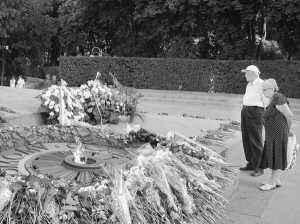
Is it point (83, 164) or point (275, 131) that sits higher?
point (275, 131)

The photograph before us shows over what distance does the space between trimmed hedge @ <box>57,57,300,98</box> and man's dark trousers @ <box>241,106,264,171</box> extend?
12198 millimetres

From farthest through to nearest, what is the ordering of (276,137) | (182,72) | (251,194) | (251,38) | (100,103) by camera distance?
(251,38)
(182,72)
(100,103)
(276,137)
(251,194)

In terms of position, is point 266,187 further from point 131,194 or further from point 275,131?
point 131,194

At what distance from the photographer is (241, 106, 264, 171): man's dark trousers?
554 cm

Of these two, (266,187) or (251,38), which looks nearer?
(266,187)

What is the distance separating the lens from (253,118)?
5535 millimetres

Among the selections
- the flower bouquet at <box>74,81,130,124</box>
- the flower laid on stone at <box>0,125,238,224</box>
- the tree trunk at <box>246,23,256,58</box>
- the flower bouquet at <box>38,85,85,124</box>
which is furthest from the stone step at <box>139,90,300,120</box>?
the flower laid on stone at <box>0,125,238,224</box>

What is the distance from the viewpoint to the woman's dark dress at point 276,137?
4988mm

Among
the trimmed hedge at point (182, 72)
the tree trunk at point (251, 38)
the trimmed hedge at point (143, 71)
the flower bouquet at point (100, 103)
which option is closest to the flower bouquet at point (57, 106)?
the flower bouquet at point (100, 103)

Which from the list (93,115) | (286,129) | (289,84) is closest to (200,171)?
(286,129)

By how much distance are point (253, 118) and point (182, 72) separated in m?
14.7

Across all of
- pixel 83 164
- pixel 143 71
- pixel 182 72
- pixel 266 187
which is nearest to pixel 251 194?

++++++++

Stated task → Rewrite all of the items above, changing every "trimmed hedge" to "clipped hedge" and keeping everything else the same. Omit the pictures from your answer.

Full answer →
Is it point (83, 164) or point (275, 131) that sits higher?
point (275, 131)

The photograph before us shows over what distance does the space between clipped hedge @ <box>57,57,300,98</box> and man's dark trousers @ <box>241,106,264,171</box> extend?
12198 millimetres

From farthest through to nearest, what is the ordering of (276,137) | (182,72) | (251,194) | (251,38) | (100,103) by camera distance?
(251,38)
(182,72)
(100,103)
(276,137)
(251,194)

In terms of position, is point 266,187 further from point 131,194 or further from point 275,131?
point 131,194

At what distance from the photographer is (241, 106, 264, 171): man's dark trousers?
554 cm

Of these two, (266,187) or (251,38), which looks nearer?
(266,187)

What is the distance separating the lens from (253,118)?
5535 millimetres

Among the selections
- the flower bouquet at <box>74,81,130,124</box>
- the flower laid on stone at <box>0,125,238,224</box>
- the tree trunk at <box>246,23,256,58</box>
- the flower bouquet at <box>38,85,85,124</box>
which is furthest from the stone step at <box>139,90,300,120</box>?
the flower laid on stone at <box>0,125,238,224</box>

What is the distance from the viewpoint to the woman's dark dress at point 276,137?
4988mm

Among
the clipped hedge at point (182, 72)
the tree trunk at point (251, 38)
the clipped hedge at point (143, 71)
the flower bouquet at point (100, 103)
which option is closest to the flower bouquet at point (57, 106)?
the flower bouquet at point (100, 103)

Which from the list (93,115) | (286,129) | (289,84) is closest to (200,171)?
(286,129)

By how much distance are point (253, 118) and point (182, 72) separated in m?
14.7

Across all of
- pixel 83 164
- pixel 143 71
- pixel 182 72
- pixel 266 187
which is nearest to pixel 251 194?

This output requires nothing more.